SELECTED EXTRACT
## start

If you are about to start a long command why not mark the device busy
for transmit before starting ?
On Wed, 23 Jul 2003, Daniel Ritz wrote:
> [shortening the cc: list a bit..]
>
> On Wed July 23 2003 12:26, Javier Achirica wrote:
> >
> > You cannot use down() in xmit, as it may be called in interrupt context. I
> > know it slows things down, but that's the only way I figured out of
> > handling a transmission while the card is processing a long command.
>
> hu? no. you can do a down() as xmit is never called from interrupt context. and
> the dev->hard_start_xmit() calls are serialized with the dev->xmit_lock. the
> serialization is broken by the schedule_work() thing.
Ok, sure. But then, if you are in interrupt context, whet do you do with
the packet?
There's no problem with serialization, because if the packet gets
scheduled with schedule_work(), the queue it's also stopped (before
releasing the xmit_lock) so dev->hard_start_xmit() doesn't get called
again.
> >
> > I thought about the fix and I think it's fixed. The only case the race
> > could happen is if there's some work pending to be scheduled and the queue
> > gets started again (by the interrupt handler), so airo_start_xmit
> > overwrites the priv->xmit data. Now, because of the new flag, the
> > interrupt handler won't wake the queue until the pending packet is
> > sent to the card (or fails) so I don't see how can the race happen
> > (although I didn't see it until you pointed out :-(
> >
>
> may be the flag fixes the problem, but it adds complexity...
I know. It's the best I could do. Anyway, in the works there's a complete
rewrite of the packet handling, moving from I/O port access to mapped
memory. I'll get into that once I get this version stable and the other
one working.
Javier Achirica
> >
> > On Wed, 23 Jul 2003, Daniel Ritz wrote:
> >
> > > ok, now the braindamaged thing called sourceforge showed the changes, but:
> > > - i don't think the race is fixed. just remove the whole down_trylock()

## end

WRITTEN TASK 1
Decide whether each statement agrees with the mailing-list thread: (a) Javier Achirica says down() cannot be used in xmit because xmit may be called in interrupt context; (b) Daniel Ritz says xmit is called from interrupt context; (c) the planned rewrite moves packet handling from mapped memory to I/O port access. For each, answer yes or no and quote the words of the thread that settle it.
The thread and the listing are unrelated to each other.

Stored data
## start

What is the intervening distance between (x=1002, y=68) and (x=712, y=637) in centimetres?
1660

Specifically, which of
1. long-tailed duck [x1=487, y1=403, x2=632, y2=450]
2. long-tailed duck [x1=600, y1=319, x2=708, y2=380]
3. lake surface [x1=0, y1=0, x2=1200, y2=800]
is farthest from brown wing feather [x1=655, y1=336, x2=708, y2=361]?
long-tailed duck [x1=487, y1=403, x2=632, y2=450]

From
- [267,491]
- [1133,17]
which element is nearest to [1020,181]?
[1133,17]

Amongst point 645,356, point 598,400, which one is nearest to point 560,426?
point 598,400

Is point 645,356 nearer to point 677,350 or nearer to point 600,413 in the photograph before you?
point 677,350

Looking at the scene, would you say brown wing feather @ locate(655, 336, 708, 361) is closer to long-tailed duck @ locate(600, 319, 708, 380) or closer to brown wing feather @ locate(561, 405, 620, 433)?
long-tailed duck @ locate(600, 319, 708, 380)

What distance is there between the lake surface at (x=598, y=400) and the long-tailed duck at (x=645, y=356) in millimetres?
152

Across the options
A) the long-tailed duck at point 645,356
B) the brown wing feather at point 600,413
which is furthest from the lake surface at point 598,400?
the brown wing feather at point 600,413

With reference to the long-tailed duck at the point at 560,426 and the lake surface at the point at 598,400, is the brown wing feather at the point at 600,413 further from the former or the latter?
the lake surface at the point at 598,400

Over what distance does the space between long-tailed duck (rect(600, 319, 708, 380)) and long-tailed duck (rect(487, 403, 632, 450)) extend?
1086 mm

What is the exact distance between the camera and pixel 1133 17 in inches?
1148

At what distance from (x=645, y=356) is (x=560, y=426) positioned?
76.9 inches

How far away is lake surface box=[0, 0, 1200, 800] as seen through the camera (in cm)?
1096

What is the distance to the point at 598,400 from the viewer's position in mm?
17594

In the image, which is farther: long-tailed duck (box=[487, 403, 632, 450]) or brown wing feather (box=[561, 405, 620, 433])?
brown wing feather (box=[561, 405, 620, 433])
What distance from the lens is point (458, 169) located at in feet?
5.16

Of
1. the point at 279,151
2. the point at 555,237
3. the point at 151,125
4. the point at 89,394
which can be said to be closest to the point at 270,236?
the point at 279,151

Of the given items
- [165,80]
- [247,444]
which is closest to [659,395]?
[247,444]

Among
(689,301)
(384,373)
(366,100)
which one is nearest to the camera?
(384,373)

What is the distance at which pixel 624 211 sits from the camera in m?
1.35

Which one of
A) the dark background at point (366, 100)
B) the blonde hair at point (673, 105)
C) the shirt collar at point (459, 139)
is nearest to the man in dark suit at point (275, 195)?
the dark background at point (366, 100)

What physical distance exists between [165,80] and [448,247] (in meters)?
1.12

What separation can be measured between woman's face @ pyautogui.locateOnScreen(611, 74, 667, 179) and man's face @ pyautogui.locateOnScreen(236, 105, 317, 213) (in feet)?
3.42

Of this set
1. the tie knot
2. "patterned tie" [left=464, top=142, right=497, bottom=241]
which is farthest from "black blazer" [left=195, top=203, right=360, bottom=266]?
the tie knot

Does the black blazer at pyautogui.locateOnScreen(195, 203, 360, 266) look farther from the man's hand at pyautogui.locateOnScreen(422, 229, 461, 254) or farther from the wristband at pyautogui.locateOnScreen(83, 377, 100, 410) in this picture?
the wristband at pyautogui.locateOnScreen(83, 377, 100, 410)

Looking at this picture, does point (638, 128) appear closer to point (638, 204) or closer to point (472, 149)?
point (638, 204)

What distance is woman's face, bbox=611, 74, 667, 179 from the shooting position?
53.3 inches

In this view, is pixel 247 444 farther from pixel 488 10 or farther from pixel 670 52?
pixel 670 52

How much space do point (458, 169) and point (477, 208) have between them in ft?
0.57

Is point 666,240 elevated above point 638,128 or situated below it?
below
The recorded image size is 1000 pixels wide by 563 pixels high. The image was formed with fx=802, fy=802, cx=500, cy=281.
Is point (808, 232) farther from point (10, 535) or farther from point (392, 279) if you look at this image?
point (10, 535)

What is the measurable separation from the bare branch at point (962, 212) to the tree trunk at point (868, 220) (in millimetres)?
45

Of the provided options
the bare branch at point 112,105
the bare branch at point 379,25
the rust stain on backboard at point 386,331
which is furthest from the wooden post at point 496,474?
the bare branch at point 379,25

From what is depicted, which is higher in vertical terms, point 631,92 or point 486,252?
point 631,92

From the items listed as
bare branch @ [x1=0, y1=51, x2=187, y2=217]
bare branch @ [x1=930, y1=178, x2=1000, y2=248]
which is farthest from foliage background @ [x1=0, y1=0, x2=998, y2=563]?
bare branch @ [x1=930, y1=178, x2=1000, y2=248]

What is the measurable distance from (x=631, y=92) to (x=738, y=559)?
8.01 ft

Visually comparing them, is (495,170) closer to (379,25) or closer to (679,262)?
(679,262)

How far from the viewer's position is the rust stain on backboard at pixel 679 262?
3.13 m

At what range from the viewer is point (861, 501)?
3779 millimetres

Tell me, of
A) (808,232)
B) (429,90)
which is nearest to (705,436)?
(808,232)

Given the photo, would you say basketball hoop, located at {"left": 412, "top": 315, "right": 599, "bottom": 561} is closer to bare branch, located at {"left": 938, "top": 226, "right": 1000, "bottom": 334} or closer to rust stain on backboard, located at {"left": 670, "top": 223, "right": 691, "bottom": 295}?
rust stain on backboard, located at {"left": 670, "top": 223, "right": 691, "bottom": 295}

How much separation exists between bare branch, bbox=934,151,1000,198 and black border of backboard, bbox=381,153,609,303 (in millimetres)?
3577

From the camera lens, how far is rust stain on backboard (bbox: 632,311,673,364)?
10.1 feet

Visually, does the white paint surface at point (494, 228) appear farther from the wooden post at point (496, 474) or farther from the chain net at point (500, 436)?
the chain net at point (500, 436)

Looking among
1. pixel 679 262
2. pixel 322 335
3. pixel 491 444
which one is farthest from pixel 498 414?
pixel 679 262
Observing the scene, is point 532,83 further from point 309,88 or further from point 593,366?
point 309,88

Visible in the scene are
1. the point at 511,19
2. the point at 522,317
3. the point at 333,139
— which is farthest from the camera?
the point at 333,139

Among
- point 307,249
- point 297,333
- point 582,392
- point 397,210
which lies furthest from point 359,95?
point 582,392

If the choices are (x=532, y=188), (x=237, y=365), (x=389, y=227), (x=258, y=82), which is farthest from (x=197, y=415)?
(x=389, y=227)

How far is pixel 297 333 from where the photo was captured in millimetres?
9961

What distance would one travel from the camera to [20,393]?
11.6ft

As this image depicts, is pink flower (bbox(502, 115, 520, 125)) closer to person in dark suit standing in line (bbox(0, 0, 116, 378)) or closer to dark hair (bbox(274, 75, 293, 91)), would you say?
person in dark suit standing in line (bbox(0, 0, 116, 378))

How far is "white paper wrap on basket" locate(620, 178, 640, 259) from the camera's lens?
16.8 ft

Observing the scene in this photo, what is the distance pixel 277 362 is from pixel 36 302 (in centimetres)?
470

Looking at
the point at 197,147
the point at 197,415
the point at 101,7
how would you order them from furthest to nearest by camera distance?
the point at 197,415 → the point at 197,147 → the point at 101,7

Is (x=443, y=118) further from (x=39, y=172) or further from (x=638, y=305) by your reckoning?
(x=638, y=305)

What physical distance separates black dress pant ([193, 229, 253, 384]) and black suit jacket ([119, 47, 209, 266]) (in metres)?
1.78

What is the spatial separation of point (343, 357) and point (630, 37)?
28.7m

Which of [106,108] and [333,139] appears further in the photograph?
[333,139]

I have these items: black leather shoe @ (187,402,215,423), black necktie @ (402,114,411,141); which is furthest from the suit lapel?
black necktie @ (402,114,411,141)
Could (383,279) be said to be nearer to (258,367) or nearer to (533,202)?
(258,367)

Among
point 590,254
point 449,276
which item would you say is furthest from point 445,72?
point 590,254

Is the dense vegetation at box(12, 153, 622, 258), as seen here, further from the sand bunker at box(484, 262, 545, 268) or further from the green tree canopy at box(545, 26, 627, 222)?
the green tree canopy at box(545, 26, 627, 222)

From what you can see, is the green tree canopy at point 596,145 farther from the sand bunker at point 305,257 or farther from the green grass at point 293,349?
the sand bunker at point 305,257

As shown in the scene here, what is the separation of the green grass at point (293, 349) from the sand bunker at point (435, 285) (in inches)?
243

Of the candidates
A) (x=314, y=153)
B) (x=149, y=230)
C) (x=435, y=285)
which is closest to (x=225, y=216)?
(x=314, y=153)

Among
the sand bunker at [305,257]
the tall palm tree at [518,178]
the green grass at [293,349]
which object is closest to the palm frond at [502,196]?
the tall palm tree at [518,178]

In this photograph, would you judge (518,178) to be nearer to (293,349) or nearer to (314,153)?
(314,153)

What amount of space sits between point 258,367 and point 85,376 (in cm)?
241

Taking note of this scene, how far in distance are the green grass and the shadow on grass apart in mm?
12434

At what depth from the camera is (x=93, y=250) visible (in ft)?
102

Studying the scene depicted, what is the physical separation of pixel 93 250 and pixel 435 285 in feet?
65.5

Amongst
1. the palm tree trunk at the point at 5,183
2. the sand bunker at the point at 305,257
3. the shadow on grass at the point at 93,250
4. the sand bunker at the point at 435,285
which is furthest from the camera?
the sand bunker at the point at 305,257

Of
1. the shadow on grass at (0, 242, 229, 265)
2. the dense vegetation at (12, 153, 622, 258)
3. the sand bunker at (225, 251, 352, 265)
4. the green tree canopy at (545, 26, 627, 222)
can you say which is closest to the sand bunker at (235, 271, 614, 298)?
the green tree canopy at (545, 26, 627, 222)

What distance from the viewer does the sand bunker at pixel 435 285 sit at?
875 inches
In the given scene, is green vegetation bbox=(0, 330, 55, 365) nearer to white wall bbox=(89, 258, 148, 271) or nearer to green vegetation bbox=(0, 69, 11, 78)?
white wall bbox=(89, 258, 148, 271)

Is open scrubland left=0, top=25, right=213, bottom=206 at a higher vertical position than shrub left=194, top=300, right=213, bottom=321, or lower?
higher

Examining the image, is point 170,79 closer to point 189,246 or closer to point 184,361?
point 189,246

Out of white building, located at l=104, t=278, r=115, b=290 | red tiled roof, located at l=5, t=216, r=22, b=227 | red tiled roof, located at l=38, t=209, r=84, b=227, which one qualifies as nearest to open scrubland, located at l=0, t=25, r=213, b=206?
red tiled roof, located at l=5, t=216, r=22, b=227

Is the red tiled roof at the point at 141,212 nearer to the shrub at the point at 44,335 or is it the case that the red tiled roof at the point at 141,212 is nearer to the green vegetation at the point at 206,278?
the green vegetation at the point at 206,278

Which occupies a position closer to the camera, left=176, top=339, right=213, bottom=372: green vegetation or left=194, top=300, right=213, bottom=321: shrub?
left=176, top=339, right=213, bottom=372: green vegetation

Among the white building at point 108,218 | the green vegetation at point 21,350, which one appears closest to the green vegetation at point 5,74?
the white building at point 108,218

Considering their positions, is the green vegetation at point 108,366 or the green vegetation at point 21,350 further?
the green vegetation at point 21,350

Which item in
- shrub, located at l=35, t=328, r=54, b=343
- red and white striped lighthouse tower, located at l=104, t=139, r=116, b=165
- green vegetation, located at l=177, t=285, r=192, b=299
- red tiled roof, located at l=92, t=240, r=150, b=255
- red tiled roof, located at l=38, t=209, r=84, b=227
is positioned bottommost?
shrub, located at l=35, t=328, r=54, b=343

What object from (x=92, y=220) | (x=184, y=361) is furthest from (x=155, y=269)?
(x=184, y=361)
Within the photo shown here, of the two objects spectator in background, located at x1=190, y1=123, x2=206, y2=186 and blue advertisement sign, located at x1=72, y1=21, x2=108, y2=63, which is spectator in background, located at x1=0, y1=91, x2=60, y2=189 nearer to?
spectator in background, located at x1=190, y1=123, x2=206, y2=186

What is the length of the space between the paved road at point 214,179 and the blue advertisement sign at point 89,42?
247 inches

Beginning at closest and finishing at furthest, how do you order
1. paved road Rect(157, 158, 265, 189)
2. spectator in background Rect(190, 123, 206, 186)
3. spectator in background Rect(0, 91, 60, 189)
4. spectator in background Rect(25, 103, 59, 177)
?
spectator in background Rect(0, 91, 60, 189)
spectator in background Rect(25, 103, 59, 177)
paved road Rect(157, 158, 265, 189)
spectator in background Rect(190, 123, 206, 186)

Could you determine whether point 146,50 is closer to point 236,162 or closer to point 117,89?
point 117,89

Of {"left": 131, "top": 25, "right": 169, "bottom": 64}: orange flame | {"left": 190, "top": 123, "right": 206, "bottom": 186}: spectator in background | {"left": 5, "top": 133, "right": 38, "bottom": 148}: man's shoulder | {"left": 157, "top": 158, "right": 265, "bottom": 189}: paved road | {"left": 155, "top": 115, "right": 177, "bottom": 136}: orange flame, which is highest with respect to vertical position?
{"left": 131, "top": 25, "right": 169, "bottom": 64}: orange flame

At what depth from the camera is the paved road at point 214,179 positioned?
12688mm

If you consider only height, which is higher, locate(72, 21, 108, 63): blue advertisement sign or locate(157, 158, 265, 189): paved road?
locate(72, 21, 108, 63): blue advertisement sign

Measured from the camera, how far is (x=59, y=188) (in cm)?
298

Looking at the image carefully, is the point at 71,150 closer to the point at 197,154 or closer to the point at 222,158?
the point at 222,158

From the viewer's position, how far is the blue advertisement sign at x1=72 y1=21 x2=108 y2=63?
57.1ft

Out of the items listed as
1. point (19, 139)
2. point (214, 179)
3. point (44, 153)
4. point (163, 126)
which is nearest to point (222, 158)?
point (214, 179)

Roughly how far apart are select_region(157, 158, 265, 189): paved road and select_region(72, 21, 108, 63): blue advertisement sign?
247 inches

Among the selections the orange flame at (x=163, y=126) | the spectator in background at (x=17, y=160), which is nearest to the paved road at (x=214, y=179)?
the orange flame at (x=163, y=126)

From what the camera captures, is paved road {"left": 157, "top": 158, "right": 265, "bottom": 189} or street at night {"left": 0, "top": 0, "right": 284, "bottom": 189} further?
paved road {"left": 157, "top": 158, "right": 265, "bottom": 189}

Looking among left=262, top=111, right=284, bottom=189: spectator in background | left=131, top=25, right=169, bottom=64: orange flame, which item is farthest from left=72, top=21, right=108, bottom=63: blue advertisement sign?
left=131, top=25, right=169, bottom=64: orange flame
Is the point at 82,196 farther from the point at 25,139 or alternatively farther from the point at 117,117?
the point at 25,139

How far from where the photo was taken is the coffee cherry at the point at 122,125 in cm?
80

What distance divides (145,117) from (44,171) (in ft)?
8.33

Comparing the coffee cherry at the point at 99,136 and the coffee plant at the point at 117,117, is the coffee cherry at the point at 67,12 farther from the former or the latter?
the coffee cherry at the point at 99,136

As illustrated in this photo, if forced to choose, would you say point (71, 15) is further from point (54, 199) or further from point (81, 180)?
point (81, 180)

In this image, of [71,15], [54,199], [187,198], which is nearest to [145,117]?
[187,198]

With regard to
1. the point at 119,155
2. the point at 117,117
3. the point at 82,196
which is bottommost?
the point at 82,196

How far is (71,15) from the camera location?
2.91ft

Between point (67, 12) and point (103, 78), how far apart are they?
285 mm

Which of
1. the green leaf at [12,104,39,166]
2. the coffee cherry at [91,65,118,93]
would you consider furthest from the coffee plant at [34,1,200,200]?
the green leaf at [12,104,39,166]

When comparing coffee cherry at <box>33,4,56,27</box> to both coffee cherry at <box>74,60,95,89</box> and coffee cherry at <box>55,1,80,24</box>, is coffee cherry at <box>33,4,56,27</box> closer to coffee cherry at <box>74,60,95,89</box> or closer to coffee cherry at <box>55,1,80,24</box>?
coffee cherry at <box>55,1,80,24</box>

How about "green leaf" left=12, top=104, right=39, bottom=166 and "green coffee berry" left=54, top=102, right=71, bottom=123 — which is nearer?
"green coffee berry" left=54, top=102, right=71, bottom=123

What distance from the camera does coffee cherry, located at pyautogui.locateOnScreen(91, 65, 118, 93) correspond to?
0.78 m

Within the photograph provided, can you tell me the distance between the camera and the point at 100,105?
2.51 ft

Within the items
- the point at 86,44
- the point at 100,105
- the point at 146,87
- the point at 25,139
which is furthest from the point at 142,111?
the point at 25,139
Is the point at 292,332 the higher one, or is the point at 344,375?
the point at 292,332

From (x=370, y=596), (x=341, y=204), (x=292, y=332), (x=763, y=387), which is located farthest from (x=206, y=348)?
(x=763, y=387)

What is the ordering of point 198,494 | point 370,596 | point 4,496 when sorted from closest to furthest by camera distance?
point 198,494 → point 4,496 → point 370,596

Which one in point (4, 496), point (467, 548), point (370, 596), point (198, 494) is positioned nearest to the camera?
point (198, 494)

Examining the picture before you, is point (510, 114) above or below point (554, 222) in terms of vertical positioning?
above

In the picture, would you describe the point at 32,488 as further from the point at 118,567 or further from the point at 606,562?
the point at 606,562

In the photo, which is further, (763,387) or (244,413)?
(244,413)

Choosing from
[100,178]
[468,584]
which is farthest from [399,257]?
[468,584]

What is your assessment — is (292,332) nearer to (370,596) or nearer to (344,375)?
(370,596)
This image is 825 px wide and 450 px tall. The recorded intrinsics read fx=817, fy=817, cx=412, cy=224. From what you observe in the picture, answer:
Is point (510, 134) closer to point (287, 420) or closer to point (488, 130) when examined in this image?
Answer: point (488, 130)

## end

WRITTEN TASK 2
Count the lines of the listing that contain the string "wooden", and reply with the number only.

COMPLETE ANSWER 1
(a) Yes: "You cannot use down() in xmit, as it may be called in interrupt context."
(b) No: "you can do a down() as xmit is never called from interrupt context."
(c) No: "moving from I/O port access to mapped memory."

COMPLETE ANSWER 2
2